AVAILABLE DATA.
☆ ☆ ☆ ☆

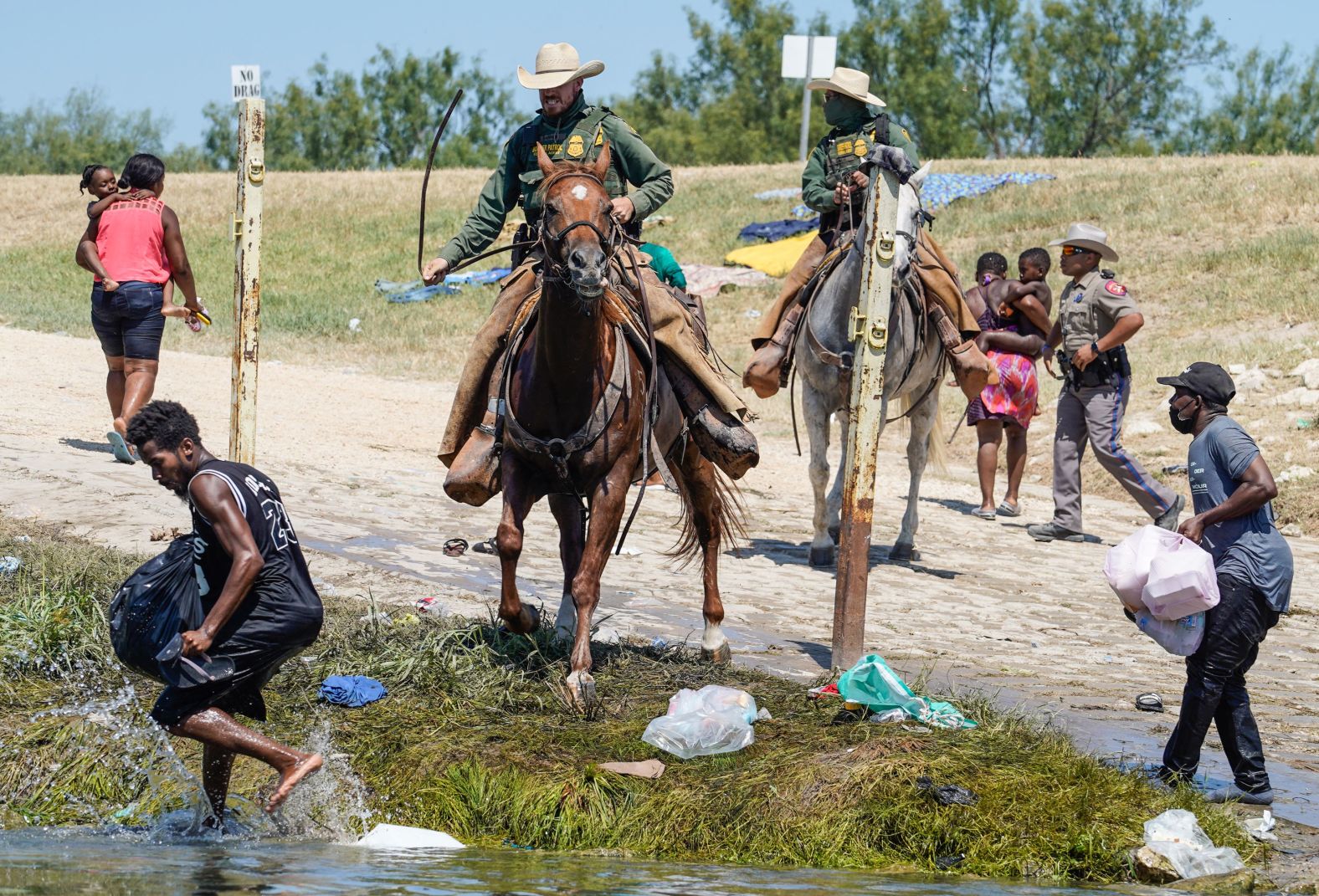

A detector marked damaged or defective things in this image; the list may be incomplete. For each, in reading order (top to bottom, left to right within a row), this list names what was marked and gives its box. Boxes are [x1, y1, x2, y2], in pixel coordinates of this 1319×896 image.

☆ ☆ ☆ ☆

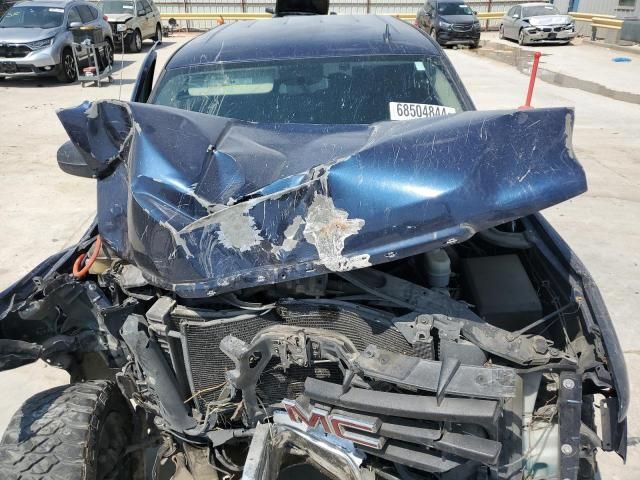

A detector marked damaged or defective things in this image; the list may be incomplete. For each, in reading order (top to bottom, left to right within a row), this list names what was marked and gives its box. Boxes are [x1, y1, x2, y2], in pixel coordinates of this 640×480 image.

☆ ☆ ☆ ☆

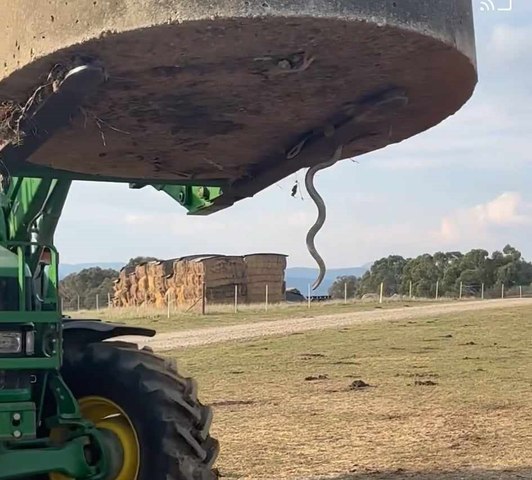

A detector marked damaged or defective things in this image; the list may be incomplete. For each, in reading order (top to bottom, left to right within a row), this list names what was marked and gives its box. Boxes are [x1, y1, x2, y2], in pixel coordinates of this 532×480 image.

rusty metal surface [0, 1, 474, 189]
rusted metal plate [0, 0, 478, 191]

☆ ☆ ☆ ☆

EXERCISE TASK.
Return each line of the data above that contains the string "list", treating uppercase and lowercase as distinct.

FINISHED ANSWER.
A detector marked damaged or defective things in this image; the list may be incomplete. For each, in reading order (top to bottom, left to right within a row), this list names what was marked and gives its box. Boxes are [x1, y1, x2, y2], in pixel coordinates of this 1319×896 image.
A detector marked damaged or defective things in this image; the list may be incomplete. For each, in reading order (top to bottom, left to right within a row), this list names what was marked and gives its box. Boxes are [x1, y1, x2, y2], in pixel coordinates of this 640×480 image.
A detector marked damaged or defective things in this image; the list may be incomplete. For each, in reading order (top to bottom, left to right within a row), this list names what was marked and gives its box. Boxes are [x1, y1, x2, y2], in pixel coordinates of this 532×480 image.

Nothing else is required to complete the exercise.